§ Metin
..............................
Libasyon konusunda MÖ V. yüzyılda yaşamış bir yazar olan Kleidemos’un Eksegetikon eserinden ve Homeros’un destanlarından alıntılar yapılmıştır. Özellikle bazı kabartmalar ve vazo resimleri üzerinde libasyon sahnelerine sıklıkla rastlanıldığı belirtilmiştir. Roma’da libasyon ritüeli sırasında kullanılan elemanların resimleri verilmiş, hangi amaçla kullanıldıkları belirtilmiştir. Altarlar, sikkeler, libasyon levhaları vasıtasıyla bu ritüelin Roma’da nasıl uygulandığı açıklanmıştır. Ölü yemeği konusunda ise en önemli arkeolojik kanıtın banket sahneleri olduğu belirtilmiştir. Mykenae, Atina ve Knossos’taki mezarlarda ölü yemeğine dair izler bulunduğu belirtilmiştir. Homeros’un Ilias Destanı’nda ölü yemeği hazırlıklarına değinilmiştir. Yine Roma’da bütün yıl boyunca ölülerin çeşitli vesilelerle akraba ve dostların katıldığı ziyafetlerle anıldıkları belirtilmiştir.
..............................
§ Veri kümesinden alıntı
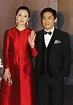 Hong Kong Film Awards presentation ceremony[5]|chinadaily.com.cn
..............................
§ Alıştırma görevleri
- A) Libasyon ve ölü yemeği üzerine olan metne göre ölü yemeği konusundaki en önemli arkeolojik kanıt nedir?
- B) Libasyon ve ölü yemeği üzerine olan metni son cümlesinden sonrasıyla sürdürün.

§ Cevaplar
- A) Banket sahneleri.

- B)
Kitabın III. Bölümü “Yunan Dünyasında Ölü Kültü” ve de “Roma Dünyasında Ölü Kültü” başlıklarından oluşmaktadır. “Yunan Dünyasında Ölü Kültü” konusu Mezarın ve Ritüellerin Yunan Toplumunda Önemi, Yunan Ölü Kültünün Aşamaları, Cenazenin Hazırlanması, Cenaze Ritüellerinde Su Kullanımı, Prothesis ve Ağıt, Ekphora, Ölünün Gömülmesi ve de Gömme İşleminden Sonraki Ritüeller alt başlıklarında incelenmiştir. Bu konuda Homeros’un Ilias ve Odysseia destanlarından, Lydialı gezgin Pausanias’ın Periegeis tes Hellados (Yunanistan’ın Tasviri) adlı eserinden ve de Herodotos’tan alıntılar yapılmıştır ve Yunan dünyasında ölü kültü ayrıntılı olarak, aşamalarıyla açıklanmıştır.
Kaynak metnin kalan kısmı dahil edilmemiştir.